Les vrais républicains sont donc ceux qui cèdent le domaine public d'un état laïque pour une bouchée de pain afin que les musulmans résidant en France, ils ne sont pas tous français, leurs imams rarement puissent construire des mosquées. Les vrais républicains vont même jusqu'à participer financièrement à la construction de ces mosquées faisant fi de la loi de 1905.

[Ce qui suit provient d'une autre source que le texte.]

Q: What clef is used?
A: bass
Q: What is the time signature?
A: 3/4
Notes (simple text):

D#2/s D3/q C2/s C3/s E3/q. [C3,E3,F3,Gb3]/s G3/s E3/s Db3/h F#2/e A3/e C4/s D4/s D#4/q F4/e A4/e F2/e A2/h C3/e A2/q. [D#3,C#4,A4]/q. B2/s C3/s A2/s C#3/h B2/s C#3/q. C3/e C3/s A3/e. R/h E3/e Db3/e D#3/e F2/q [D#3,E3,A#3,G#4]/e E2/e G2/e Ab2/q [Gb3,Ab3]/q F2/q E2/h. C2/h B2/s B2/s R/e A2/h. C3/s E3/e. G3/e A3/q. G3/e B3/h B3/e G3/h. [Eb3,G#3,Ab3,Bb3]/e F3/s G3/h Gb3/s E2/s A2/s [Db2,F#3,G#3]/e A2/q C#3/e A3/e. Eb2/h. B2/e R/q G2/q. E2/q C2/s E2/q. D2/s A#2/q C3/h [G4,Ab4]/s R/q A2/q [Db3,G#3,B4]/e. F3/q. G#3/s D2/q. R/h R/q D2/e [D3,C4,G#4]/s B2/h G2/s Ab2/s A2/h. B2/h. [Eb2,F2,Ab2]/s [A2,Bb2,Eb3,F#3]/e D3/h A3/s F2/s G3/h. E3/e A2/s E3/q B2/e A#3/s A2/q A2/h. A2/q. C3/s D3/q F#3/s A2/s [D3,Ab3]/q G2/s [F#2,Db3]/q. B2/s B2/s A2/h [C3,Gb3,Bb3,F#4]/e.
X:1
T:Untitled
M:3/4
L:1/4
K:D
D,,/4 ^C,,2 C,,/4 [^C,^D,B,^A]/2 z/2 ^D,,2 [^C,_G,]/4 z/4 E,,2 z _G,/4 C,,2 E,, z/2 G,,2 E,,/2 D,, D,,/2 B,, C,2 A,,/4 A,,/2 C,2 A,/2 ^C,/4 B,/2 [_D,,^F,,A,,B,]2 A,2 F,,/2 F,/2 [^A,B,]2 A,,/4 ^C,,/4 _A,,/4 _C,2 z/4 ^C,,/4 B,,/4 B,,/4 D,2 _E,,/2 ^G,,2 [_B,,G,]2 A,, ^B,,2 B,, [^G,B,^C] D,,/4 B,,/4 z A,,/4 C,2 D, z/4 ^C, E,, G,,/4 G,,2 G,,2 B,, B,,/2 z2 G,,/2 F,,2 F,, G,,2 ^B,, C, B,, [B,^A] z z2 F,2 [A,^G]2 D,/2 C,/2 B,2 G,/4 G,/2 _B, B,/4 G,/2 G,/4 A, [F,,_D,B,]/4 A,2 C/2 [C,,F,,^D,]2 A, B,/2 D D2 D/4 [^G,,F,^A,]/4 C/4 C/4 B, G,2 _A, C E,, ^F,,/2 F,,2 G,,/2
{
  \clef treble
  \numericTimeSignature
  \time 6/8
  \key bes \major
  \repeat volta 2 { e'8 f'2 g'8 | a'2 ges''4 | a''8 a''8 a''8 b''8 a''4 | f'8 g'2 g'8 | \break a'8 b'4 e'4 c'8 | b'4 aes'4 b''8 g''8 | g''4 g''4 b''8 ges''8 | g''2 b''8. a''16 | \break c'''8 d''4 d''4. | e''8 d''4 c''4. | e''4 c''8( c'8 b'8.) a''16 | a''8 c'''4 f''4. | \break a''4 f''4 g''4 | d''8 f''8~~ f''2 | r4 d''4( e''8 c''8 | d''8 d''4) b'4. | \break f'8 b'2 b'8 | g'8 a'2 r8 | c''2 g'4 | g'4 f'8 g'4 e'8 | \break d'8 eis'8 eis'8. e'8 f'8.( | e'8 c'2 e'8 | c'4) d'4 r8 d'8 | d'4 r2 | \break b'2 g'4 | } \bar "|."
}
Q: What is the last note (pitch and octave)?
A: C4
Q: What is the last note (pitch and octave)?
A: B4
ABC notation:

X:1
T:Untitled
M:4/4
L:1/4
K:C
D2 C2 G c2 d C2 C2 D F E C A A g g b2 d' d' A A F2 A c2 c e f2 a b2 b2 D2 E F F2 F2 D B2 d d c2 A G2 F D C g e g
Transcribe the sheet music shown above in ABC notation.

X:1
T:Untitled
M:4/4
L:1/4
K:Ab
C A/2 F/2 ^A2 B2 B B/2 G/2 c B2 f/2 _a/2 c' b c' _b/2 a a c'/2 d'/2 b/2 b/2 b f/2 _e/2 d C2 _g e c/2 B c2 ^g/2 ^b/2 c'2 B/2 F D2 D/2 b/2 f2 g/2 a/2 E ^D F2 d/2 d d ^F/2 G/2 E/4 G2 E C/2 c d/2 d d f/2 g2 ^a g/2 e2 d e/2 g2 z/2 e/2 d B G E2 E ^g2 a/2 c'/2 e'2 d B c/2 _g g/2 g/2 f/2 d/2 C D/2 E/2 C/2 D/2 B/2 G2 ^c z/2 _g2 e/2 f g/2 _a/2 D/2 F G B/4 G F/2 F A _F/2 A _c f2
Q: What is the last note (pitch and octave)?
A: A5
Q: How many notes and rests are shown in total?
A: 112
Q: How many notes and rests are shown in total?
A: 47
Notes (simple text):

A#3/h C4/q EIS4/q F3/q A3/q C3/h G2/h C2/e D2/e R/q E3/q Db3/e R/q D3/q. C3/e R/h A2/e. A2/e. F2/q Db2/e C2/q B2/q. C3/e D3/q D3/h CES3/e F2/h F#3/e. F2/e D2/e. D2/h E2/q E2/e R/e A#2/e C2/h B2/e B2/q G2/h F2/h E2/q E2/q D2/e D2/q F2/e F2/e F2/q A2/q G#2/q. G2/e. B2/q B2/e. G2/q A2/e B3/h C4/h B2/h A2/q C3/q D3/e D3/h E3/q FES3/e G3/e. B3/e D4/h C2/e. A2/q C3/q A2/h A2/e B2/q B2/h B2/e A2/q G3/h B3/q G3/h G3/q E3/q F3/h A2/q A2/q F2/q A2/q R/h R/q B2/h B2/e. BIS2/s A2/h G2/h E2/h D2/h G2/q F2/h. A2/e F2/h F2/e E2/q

Les vrais républicains, comme Martine AUBRY, organisent le communautarisme à Lille en instaurant des horaires réservés aux femmes dans les piscines.

Les vrais républicains de l'UMP sont donc là pour faire taire ceux des leurs qui souhaitent une traçabilité de la viande hallal.

Les vrais partis républicains sont donc ceux qui insultent régulièrement ces français immondes qui ne votent pas pour eux.

Les vrais syndicats républicains comme la FSU ont une aversion profonde pour la préférence nationale mais oublient de signaler, dans le cas de la FSU, qui recrute dans l'enseignement primaire et secondaire, que tous leurs adhérents titulaires sont français, puisqu'il s'agit d'emplois réservés aux français avec de plus une condition de diplôme français ; le CAPES.

Bien plus que la préférence nationale, il faut savoir qu'il y a près d'un tiers des emplois en France qui sont réservés aux français avec parfois une extension aux communautaires.

En 2000, d'ailleurs, une certaine Clémentine AUTAIN avait grandement participé dans le cadre du GED -groupe d'études sur les discriminations- à la réalisation d'un rapport intitulé : « Une forme méconnue de discrimination : les emplois fermés aux étrangers ». La plupart se situent dans la fonction publique, et c'est normal, et les autres dans des secteurs où il est historiquement normal pour la cohésion nationale qu'ils s'y trouvent. Depuis ce rapport, les modifications intervenues sont numériquement négligeables en terme de personnes.

Déclarer que la préférence nationale ce n'est pas républicain alors qu'il y a déjà 7 millions d'emplois réservés aux seuls français, il faut avoir le culot du PS, de l'UMP ou des Verts pour oser le dire.